Wstał cicho, gdy reszta zajmowała się oporządzaniem się i zabierając swój plecak zniknął po cichu w lesie. Potrzebował dłuższej chwili dla siebie. Nawet nie sądził, że spotkanie z hobgoblinami tak go zmęczy i nie chodziło bynajmniej o zmęczenie fizyczne. Wręcz przeciwnie. Fizycznie czuł się całkiem dobrze. Przywykł już do chodzenia nieuczęszczanymi leśnymi duktami i nogi wcale nie prostestowały przeciw kolejnym godzinom wędrówki. To co go męczyło to pulsujący ból głowy w okolicach skroni i bezpośrednio za uszami, który nasilał się, to łagodniał, ale cały czas się tlił. Mimo to powietrze było niesamowicie czyste, trawy soczysto zielone, a w koronach drzew ptaki świergotały radośnie. Nie sposób było nieznaleźć ukojenia i harmonii w tym miejscu. Beleren odgonił kilka latających owadów jednak dopiero gdy trzeci raz wszedł w cieniutką, niemal niewidoczną pajęczął nić, zaklął siarczyście.

~To jednak nie jest taka sielanka jakby się mogło wydawać ~ pomyślał zdejmując po raz kolejny z twarzy resztki pajęczyny.

[media]https://www.metmuseum.org/toah/images/hb/hb_95.13.1.jpg[/media]

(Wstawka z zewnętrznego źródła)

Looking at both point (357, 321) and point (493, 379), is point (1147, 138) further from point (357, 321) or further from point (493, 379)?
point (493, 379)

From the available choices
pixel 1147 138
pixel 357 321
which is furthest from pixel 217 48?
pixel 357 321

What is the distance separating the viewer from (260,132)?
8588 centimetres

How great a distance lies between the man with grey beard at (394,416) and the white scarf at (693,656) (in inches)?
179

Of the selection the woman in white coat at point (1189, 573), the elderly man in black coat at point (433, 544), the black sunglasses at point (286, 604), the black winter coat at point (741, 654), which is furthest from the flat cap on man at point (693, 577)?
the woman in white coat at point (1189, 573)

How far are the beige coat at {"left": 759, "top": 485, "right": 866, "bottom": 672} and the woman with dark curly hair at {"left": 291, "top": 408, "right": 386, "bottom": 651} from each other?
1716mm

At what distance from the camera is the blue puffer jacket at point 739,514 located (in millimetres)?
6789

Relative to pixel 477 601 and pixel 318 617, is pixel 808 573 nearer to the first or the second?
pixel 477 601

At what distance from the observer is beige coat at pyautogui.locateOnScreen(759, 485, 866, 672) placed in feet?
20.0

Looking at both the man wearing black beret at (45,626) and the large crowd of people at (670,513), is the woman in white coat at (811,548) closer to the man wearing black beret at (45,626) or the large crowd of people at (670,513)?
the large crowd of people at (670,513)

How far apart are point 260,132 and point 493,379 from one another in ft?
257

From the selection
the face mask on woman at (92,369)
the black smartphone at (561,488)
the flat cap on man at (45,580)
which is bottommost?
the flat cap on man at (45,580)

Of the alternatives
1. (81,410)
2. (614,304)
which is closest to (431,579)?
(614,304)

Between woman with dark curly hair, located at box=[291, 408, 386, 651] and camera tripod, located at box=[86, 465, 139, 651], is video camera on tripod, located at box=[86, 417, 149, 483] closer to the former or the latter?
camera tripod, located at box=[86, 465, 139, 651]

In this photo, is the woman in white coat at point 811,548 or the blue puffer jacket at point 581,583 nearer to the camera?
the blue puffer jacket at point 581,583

Jeśli mieli zostać tu na dłużej będą potrzebowali sporo drwa na opał. Jace znalazł miejsce jakie mijali niespełna kwadrans przed postojem, gdzie leżały przewrócone drzewa. Zatrzymał się i zdjął z pleców plecak, następnie otworzył go i wyjął toporek, koc oraz linę. Mając w drużynie druida, wolał nie ryzykować obrywaniem gałęzi z żadnego żyjącego drzewa, dlatego zajął się leżącymi martwymi drzewami. Gałęzie podzielił na trzy rodzaje. Małe i suche, które wrzucił na koc, malutkie i suche, które byłyby dobre na rozpałke - te chował do kieszeni, oraz grube długie konary, które musiał w pierwszej kolejności obrobić toporkiem, następnie związywał liną by łatwiej było zaciągnąć je z powrotem do obozu. Gdy skończył odłożył toporek do koca, który zwinąwszy szczelnie schował do torby przechowywania.
Wrócił do obozu po niespełna półgodzinie ciągnąc za sobą pięć powiązanych ponad trzymetrowych gałęzi. Zasapał się przy tym, bo nie raz gałęzie utknęły między drzewami i musiał je przeciskać, jednak w efekcie osiągnął swój cel - zajął swój umysł czymś innym niż natrętnymi myślami.
- Jeśli mamy tu zostać na dłużej, to przyda się coś do rozpalenia ognia - rzucił do pozostałych zdejmując plecak. Korzystając z toporka oczyścił ziemię usypując miejsce na ognisko, żeby ewentualnie rozprzestrzeniający się ogień nie zajął ściółki i lasu, a następnie ułożył małe ognisko z drobnych patyczków. Na sam koniec wyciągnął z kieszeni kawałki suchej kory brzozowej, które idealnie nadawały się na rozpałkę i umieścił w środku. Pozostało tylko rozpalić. Jace wyciągnął z plecaka krzesiwo. Czuł powracający ból w skroniach, jednak niewiele mógł z tym zrobić. Uklęknął próbując wykrzesać skry, które rozpaliłyby ognisko.